While I don’t agree with Wright at all, his accusations of America conspiring to perpetrate a monstrous crime is precisely the accusation made by the Pro-Life constituency in America, many of whom believe the US government has sanctioned the murder of millions of children.
And some of those activists actually do believe in the overthrow of the US government because of it.
And yet, Republicans embrace these extreme views. They are not asked to distance themselves from the spiritual leaders who preach about the moral downfall of America in white churches, and use abortion and homosexuality as the lynchpins of their arguments.
Though I would argue that while the conspiracies are different, the paranoia, extremism, and anti-American sentiment at their core are identical - and equally harmful.
But I’d also argue they’re equally ancient.
Obama’s campaign (and his speech yesterday in particular) represents the first steps past the old battles of our parent’s and grandparent’s generations.

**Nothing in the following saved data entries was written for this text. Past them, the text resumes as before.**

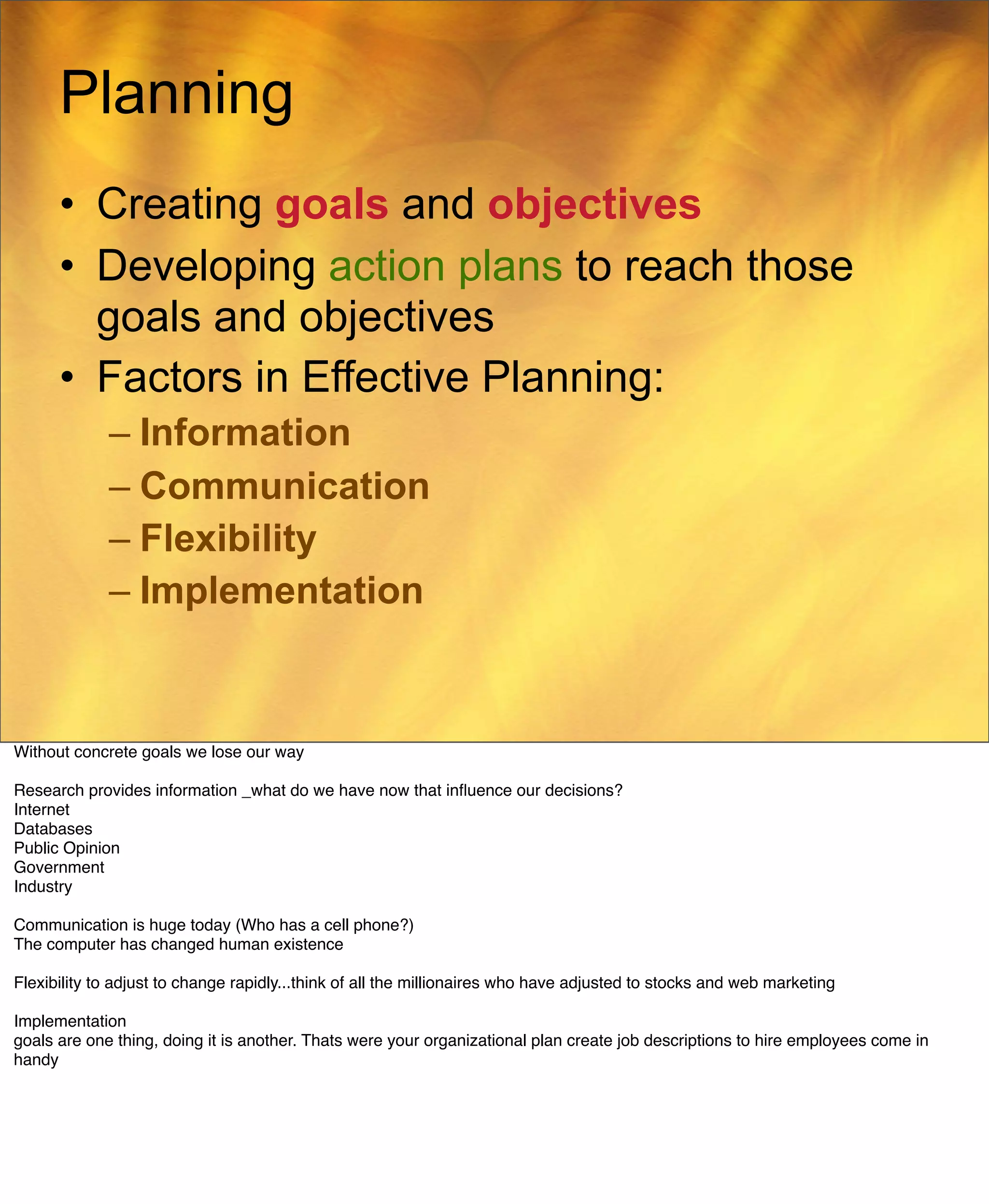 Planning

• Creating goals and objectives
• Developing action plans to reach those goals and objectives
• Factors in Effective Planning:
– Information
– Communication
– Flexibility
– Implementation

Without concrete goals we lose our way

Research provides information _what do we have now that influence our decisions?
Internet
Databases
Public Opinion
Government
Industry

Communication is huge today (Who has a cell phone?)
The computer has changed human existence

Flexibility to adjust to change rapidly...think of all the millionaires who have adjusted to stocks and web marketing

Implementation
goals are one thing, doing it is another. Thats were your organizational plan create job descriptions to hire employees come in handy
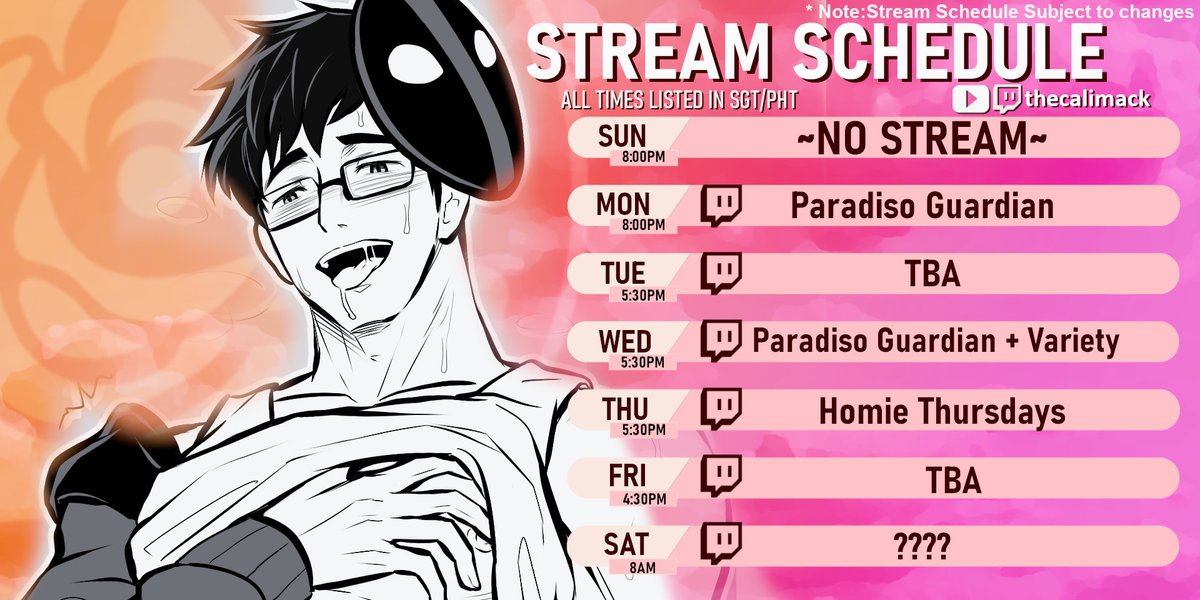 * Note:Stream Schedule Subject to changes

STREAM SCHEDULE

ALL TIMES LISTED IN SGT/PHT

thecalimack

SUN 8:00PM ~NO STREAM~

MON 8:00PM Paradiso Guardian

TUE 5:30PM TBA

WED 5:30PM Paradiso Guardian + Variety

THU 5:30PM Homie Thursdays

FRI 4:30PM TBA

SAT 8AM ????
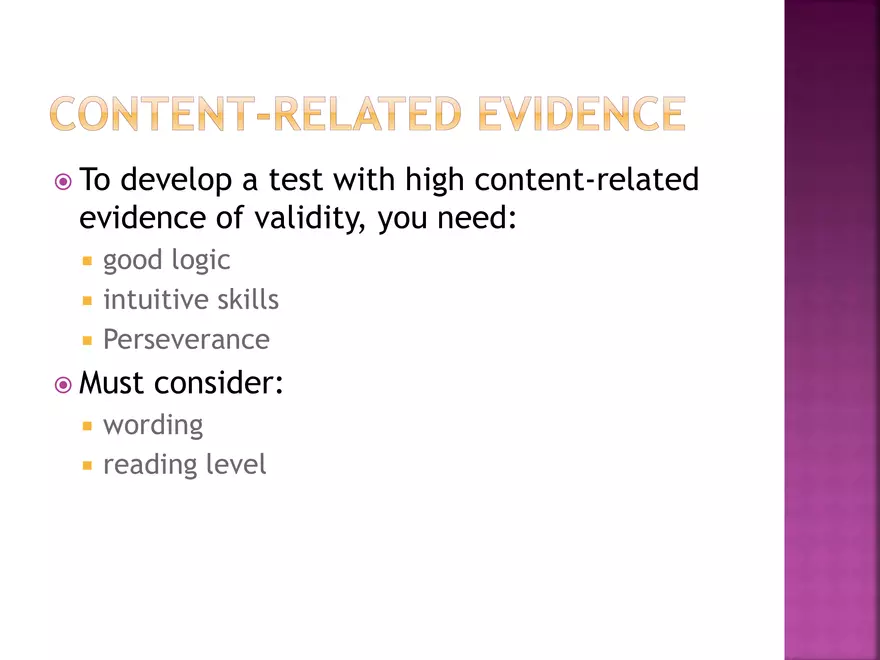 CONTENT-RELATED EVIDENCE

To develop a test with high content-related evidence of validity, you need:

good logic

intuitive skills

Perseverance

Must consider:

wording

reading level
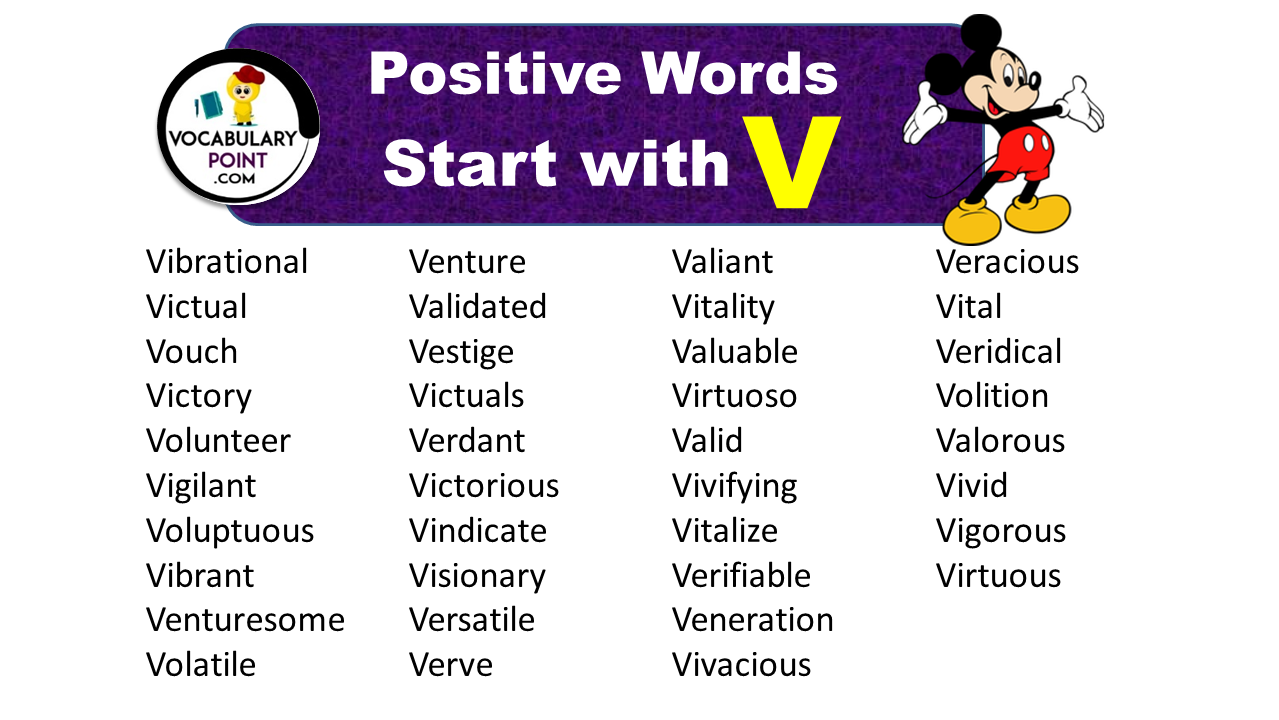 VOCABULARY POINT .COM

Positive Words Start with V

Vibrational
Victual
Vouch
Victory
Volunteer
Vigilant
Voluptuous
Vibrant
Venturesome
Volatile

Venture
Validated
Vestige
Victuals
Verdant
Victorious
Vindicate
Visionary
Versatile
Verve

Valiant
Vitality
Valuable
Virtuoso
Valid
Vivifying
Vitalize
Verifiable
Veneration
Vivacious

Veracious
Vital
Veridical
Volition
Valorous
Vivid
Vigorous
Virtuous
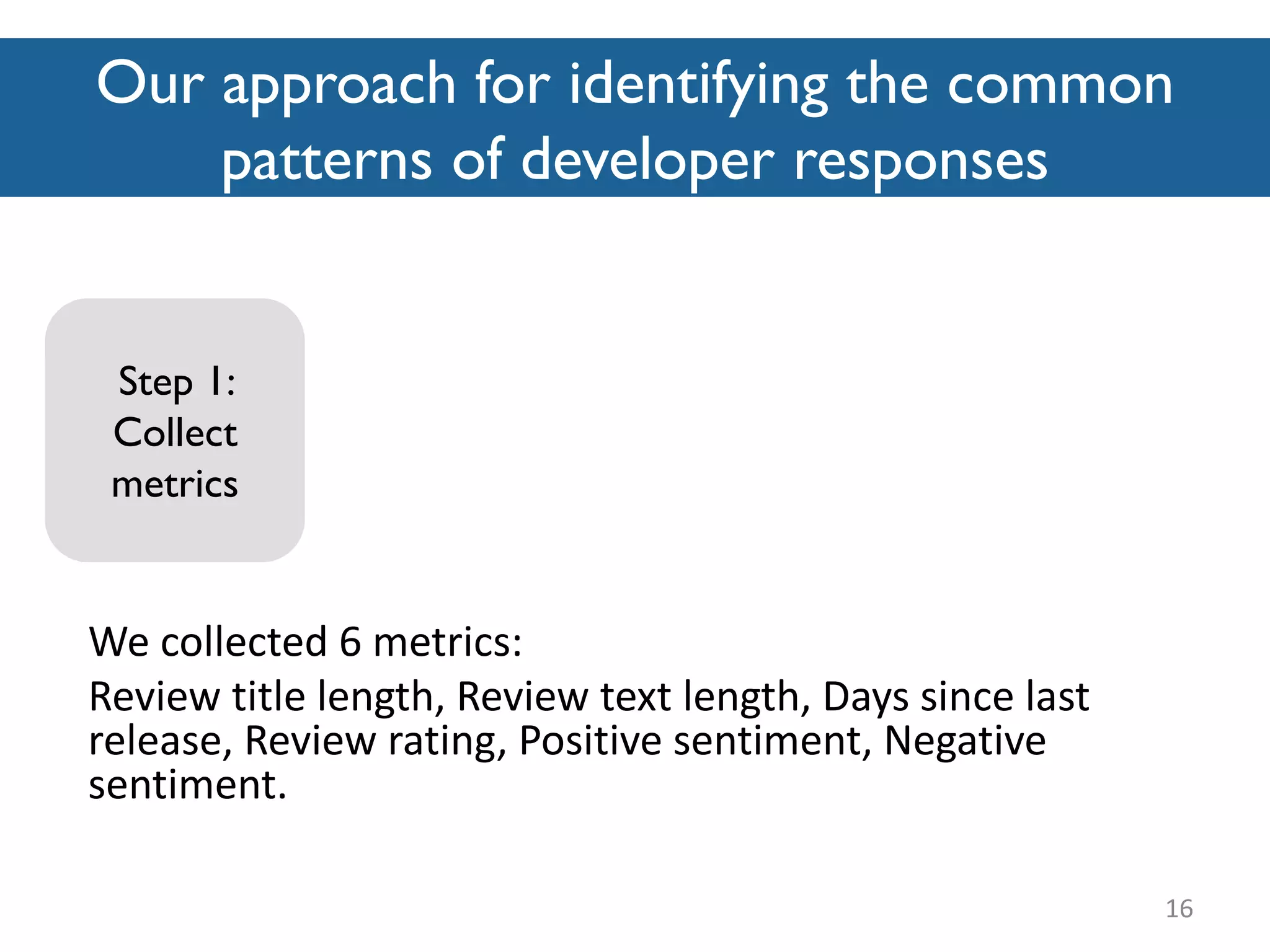 Our approach for identifying the common patterns of developer responses

Step 1: Collect metrics

We collected 6 metrics:

Review title length, Review text length, Days since last release, Review rating, Positive sentiment, Negative sentiment.

16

Wright is wrong, but so is Gerson. It’s not Obama’s job to answer for his elders. It’s Obama’s job to learn from his elders’ mistakes and move past them. That’s the change he’s talking about.
Because words do matter. Both Obama’s words of hope and Wright’s words of hate. But why people speak the words they speak matters more. When we start to understand why, we can begin to speak to the core of who we are as a society. And only then can we actually begin to change.